Hello country people, Mr. President, Goodluck Ebele Azikiwe Jonathan will be off to Trinidad & Tobago and Jamaica with 70 (SEVENTY!!!)-member delegation next week for the Emancipation celebrations in the regions. The President has been kind enough to invite some wellwishers and VIP guests to accompany him and wife, the 1st Lady on the trips. In my fake Benin or is it Ibo accent, Nigeria doh!!!
Peep the Government’s press release below
PRESIDENT JONATHAN TO VISIT TRINIDAD AND TOBAGO, JAMAICA -President Goodluck Ebele Jonathan will depart Abuja tomorrow to attend Trinidad and Tobago Emancipation Day and Jamaica’s Independence Anniversary Celebration.

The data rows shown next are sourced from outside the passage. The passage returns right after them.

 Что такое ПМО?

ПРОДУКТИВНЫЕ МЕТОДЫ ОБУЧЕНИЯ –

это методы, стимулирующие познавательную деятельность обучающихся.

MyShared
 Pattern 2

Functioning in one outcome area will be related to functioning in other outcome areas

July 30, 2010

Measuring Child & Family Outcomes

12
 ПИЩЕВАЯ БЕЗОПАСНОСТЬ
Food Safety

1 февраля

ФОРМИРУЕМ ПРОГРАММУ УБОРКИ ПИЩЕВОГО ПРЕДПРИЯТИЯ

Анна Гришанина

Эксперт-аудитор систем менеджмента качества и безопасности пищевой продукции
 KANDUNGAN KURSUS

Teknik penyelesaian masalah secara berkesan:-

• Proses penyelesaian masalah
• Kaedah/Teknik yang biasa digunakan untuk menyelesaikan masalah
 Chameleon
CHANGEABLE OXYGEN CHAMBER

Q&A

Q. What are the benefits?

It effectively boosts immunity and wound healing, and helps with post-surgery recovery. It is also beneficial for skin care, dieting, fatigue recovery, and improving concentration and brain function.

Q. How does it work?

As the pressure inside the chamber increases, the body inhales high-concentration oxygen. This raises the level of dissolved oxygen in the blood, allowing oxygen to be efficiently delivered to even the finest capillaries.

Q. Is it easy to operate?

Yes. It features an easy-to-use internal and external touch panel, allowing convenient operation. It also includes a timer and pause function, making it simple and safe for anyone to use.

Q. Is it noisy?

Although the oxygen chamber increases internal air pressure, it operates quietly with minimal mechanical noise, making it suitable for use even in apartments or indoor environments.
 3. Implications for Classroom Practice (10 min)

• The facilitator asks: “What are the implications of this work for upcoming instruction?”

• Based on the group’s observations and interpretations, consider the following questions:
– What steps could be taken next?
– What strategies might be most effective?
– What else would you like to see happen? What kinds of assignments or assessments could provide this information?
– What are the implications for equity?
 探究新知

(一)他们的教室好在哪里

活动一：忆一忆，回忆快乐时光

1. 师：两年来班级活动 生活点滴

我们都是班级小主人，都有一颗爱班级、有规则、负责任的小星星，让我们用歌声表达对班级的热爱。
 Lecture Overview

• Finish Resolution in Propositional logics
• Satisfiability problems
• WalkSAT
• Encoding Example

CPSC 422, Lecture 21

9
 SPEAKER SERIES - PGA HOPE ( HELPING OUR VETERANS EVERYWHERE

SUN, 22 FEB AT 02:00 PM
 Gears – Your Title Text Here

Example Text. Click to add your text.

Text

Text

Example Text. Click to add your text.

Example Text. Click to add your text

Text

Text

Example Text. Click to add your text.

President Jonathan, accompanied by First Lady, Dame Patience Jonathan, will review the Kambule Street Procession, the major event marking the Trinidad and Tobago Emancipation Day on Wednesday, August 1, with the Prime Minister of the Republic of Trinidad and Tobago, Hon. Kamla Persad-Bissessar.
He will present a Goodwill Message to the Procession, pay a courtesy call on Prof. George Maxwell Richards, President of Trinidad and Tobago and his wife, Dr. Jean Ramjohn Richards, and meet with members of the Nigerian community resident in Trinidad and Tobago.
President Jonathan and Dame Patience Jonathan will attend the Emancipation Day Cultural Programme at the Lidj Yasu Omowale Emancipation Village, and be hosted to a State Banquet by the President of Trinidad and Tobago.
The President’s Official visit to Jamaica will commence on Thursday, August 2, with a Special Commemorative Session of Parliament in his honour, after which he will be hosted by the Jamaican Prime Minister, Portia Simpson-Miller.
Other activities of President Jonathan in Jamaica will include participation in a Mello Go Round at the National Stadium, a bilateral meeting in the Prime Minister’s office, a meeting with the Nigerian Community and a luncheon hosted by the Governor-General of Jamaica, Patrick Allen.
President Jonathan is expected back in Abuja on Saturday, August 4, 2012.
Trinidad and Tobago’s Emancipation Day is celebrated to mark the end of slavery for Africans in the
British Caribbean on August 1, 1838, and has been observed as a national holiday in Trinidad and Tobago since 1985, while Jamaica attained independence from Great Britain in 1962.